| Was gefragt ist |
- a) Was sagt der Ausgangstext zu diesen Fragen?
(i) Seit welchem Jahr befindet sich das Beste der Sammlung Marzona in Berlin?
(ii) Wie viel Geld investierten die Staatlichen Museen für den Erwerb des ersten Drittels?
(iii) Wie viele Einzelstücke zählt das Archiv, das der Sammler schenkte?
- b) Gib den Abschnitt der Auflistung von der Zeile mit „Looking at this“ bis einschließlich der Zeile mit „Is the rock“ als Markdown-Tabelle mit den Spalten „Nr.“ und „Zeile“ wieder. Leerzeilen entfallen.

| Ausgangstext |

──────────

Tausendundein Blatt Papier: Die Sammlung Marzona wird am Kulturforum ausgebreitet

Im Ausstellungskatalog gibt es ein Bild von Egidio Marzona: Es zeigt den Sammler mit Polohemd beim Angeln an einem See, im Mund eine geschwungene Pfeife. So sehen erfolgreiche Bilderfischer aus. Sie warten mit Stil und genießen dabei. Das Kupferstichkabinett hat jetzt noch einmal seine Netze ausgeleert, ein Konzentrat seiner Fischzüge in den vergangenen vierzig Jahren. Denn seit 2002 befindet sich das Beste der Sammlung Marzona in Berlin unter dem Dach der Stiftung Preußischer Kulturbesitz, aufgeteilt zwischen Kupferstichkabinett (Drucksachen), Kunstbibliothek (Papierarbeiten) und Hamburger Bahnhof (Skulpturen).

Damals hatten die Staatlichen Museen mit Hilfe der Bundeskulturstiftung 12 Millionen Euro investiert, um ein Drittel der rund 1000 Werke umfassenden Kollektion zu erwerben. Das zweite Drittel schenkte der Sammler in Gestalt seines Archivs, das 50 000 Einzelstücke zählt. Das letzte Drittel gab er als Dauerleihgabe hinzu, mit Laufzeit bis 2012. Dann zahlt die Stiftung Preußischer Kulturbesitz ihre letzte Tranche.

──────────

| Auflistung zur Bearbeitung |
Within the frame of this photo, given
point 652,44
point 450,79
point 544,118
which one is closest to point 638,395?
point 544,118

──────────

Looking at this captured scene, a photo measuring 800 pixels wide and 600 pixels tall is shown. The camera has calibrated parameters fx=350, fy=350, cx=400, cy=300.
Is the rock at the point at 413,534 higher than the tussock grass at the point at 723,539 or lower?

──────────

| Lösungen je Aufgabe |
- a)
(i) Seit 2002.
(ii) 12 Millionen Euro.
(iii) 50 000 Einzelstücke.

- b)
| Nr. | Zeile |
|---|---|
| 1 | Looking at this captured scene, a photo measuring 800 pixels wide and 600 pixels tall is shown. The camera has calibrated parameters fx=350, fy=350, cx=400, cy=300. |
| 2 | Is the rock at the point at 413,534 higher than the tussock grass at the point at 723,539 or lower? |